#### The problem:
Your reply should consist only of the lines from the one holding "漫画《从地狱归来的圣座》104.练习赛（2）第17张图" to the last line of the data below, written out exactly and without pictures.

[Caption-style text data]
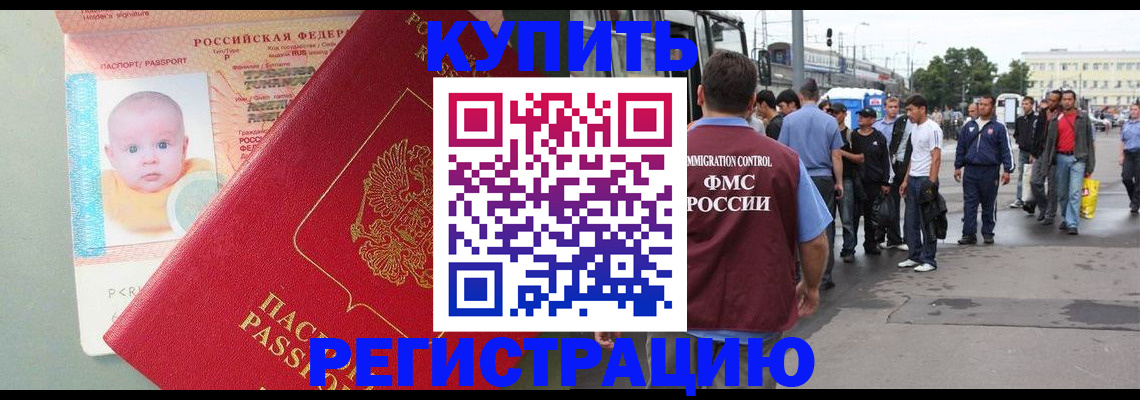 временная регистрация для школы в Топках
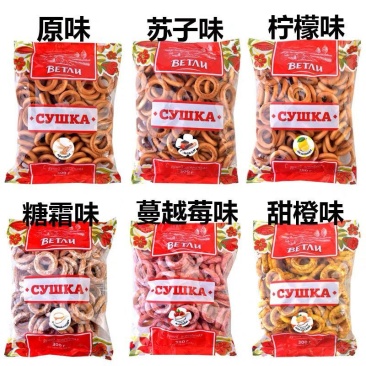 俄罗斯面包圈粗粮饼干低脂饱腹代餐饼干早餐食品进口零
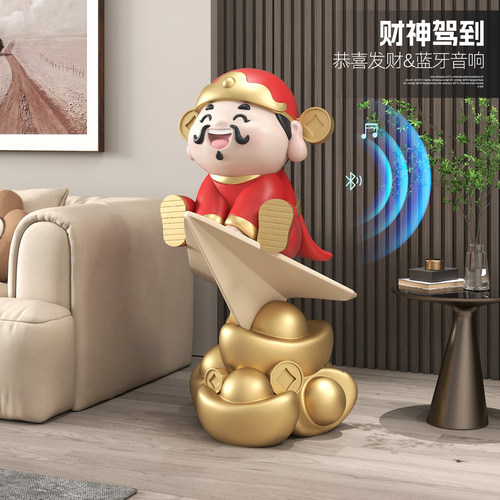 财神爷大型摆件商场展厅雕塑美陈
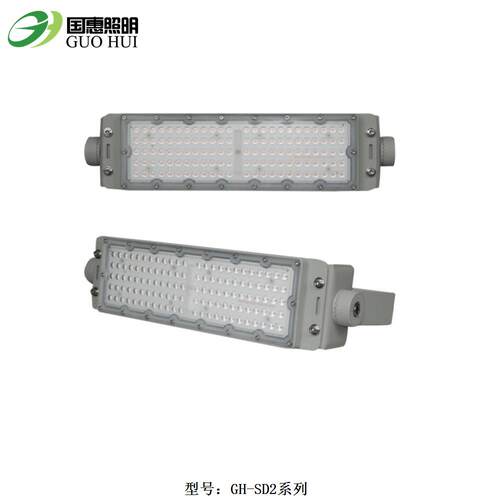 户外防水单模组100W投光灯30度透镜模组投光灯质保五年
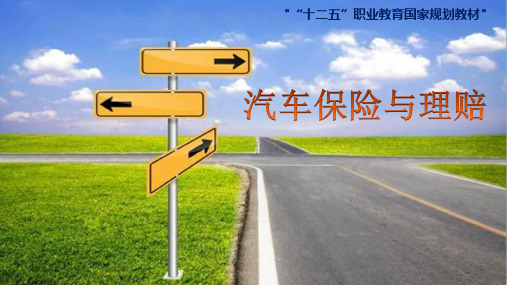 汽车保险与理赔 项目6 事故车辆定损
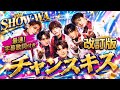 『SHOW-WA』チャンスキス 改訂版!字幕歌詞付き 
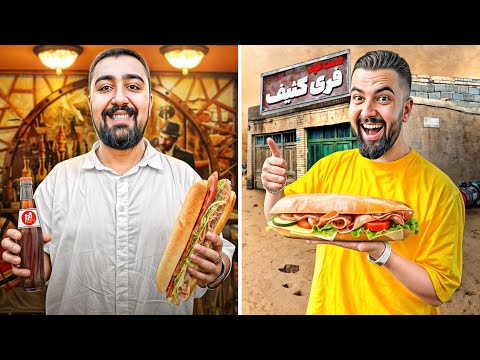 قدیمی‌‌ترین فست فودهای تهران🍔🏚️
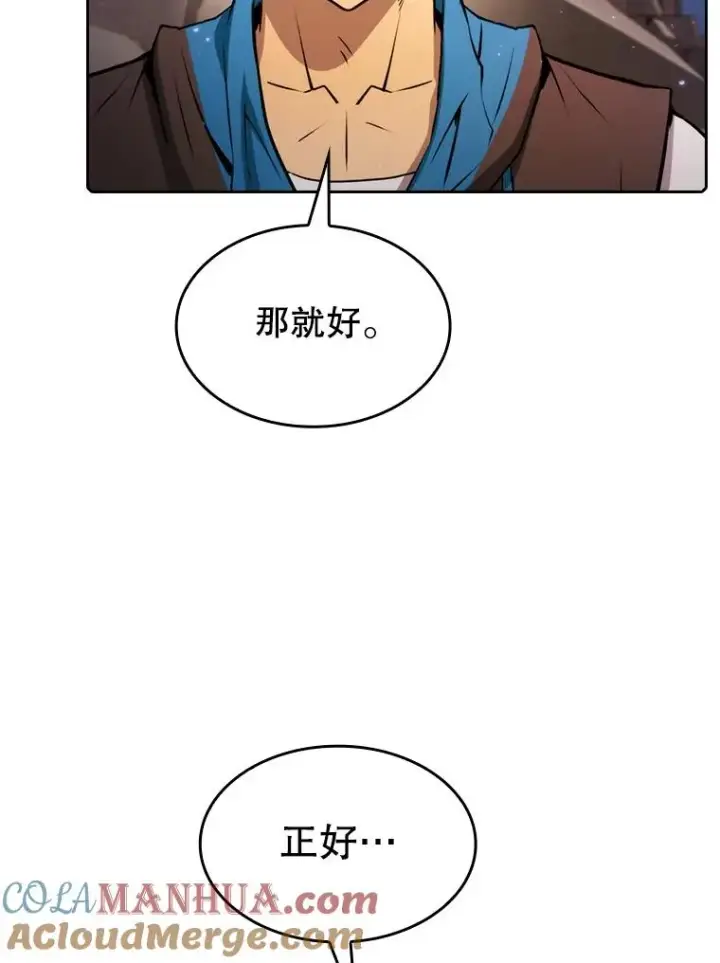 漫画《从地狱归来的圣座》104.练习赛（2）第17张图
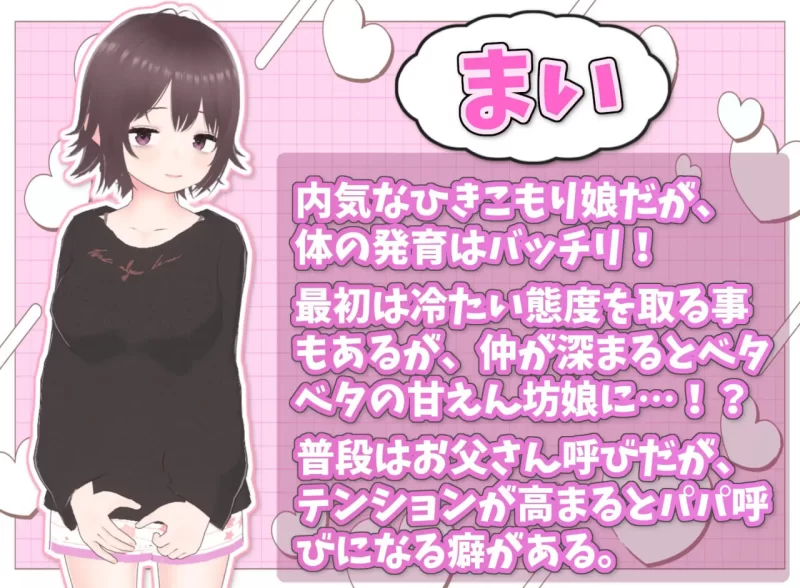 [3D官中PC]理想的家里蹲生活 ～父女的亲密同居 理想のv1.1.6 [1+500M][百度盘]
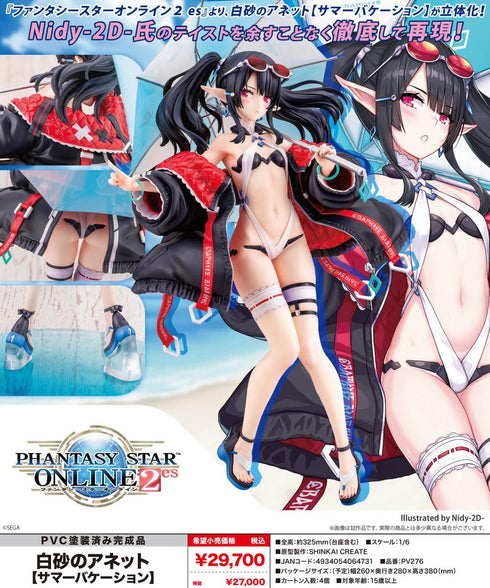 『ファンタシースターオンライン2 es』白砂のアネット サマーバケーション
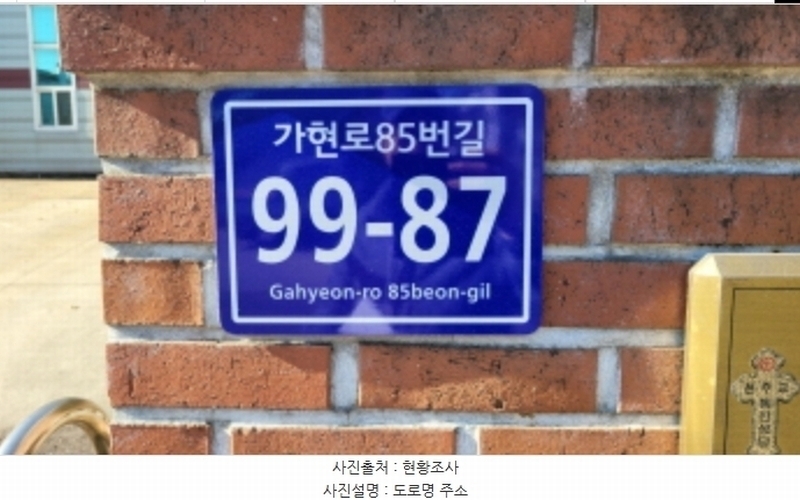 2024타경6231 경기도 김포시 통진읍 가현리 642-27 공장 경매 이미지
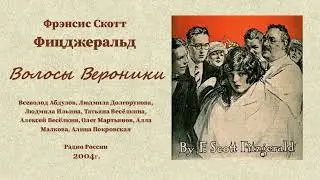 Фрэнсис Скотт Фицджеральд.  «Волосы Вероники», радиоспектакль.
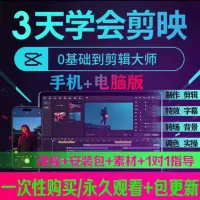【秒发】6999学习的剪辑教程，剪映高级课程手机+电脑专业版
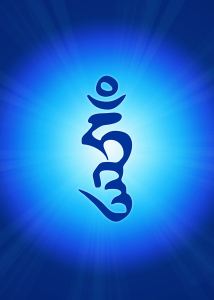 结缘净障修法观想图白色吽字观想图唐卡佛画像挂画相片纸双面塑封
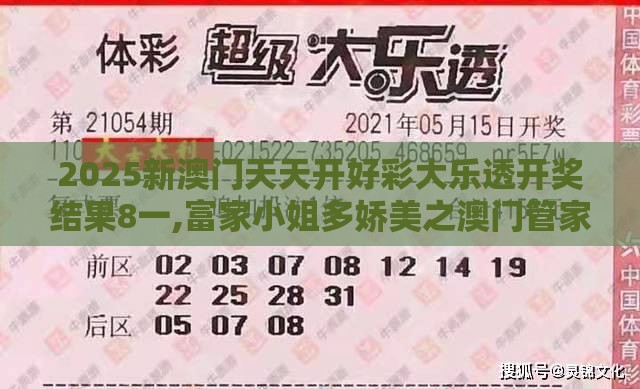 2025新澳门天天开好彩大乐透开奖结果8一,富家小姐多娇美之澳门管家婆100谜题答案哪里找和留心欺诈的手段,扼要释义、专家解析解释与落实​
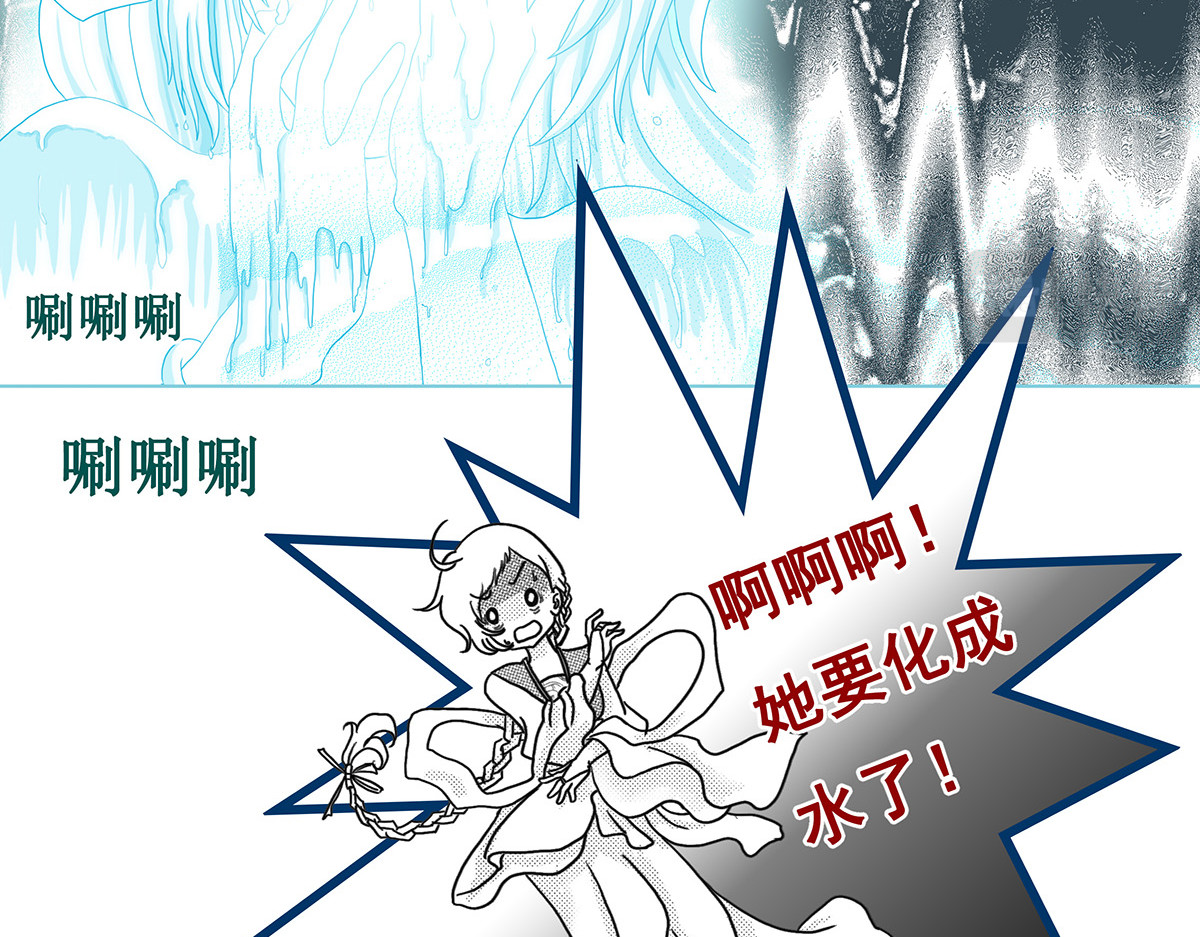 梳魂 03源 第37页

#### Expected answer:
 漫画《从地狱归来的圣座》104.练习赛（2）第17张图
 [3D官中PC]理想的家里蹲生活 ～父女的亲密同居 理想のv1.1.6 [1+500M][百度盘]
 『ファンタシースターオンライン2 es』白砂のアネット サマーバケーション
 2024타경6231 경기도 김포시 통진읍 가현리 642-27 공장 경매 이미지
 Фрэнсис Скотт Фицджеральд.  «Волосы Вероники», радиоспектакль.
【秒发】6999学习的剪辑教程，剪映高级课程手机+电脑专业版
 结缘净障修法观想图白色吽字观想图唐卡佛画像挂画相片纸双面塑封
 2025新澳门天天开好彩大乐透开奖结果8一,富家小姐多娇美之澳门管家婆100谜题答案哪里找和留心欺诈的手段,扼要释义、专家解析解释与落实​
 梳魂 03源 第37页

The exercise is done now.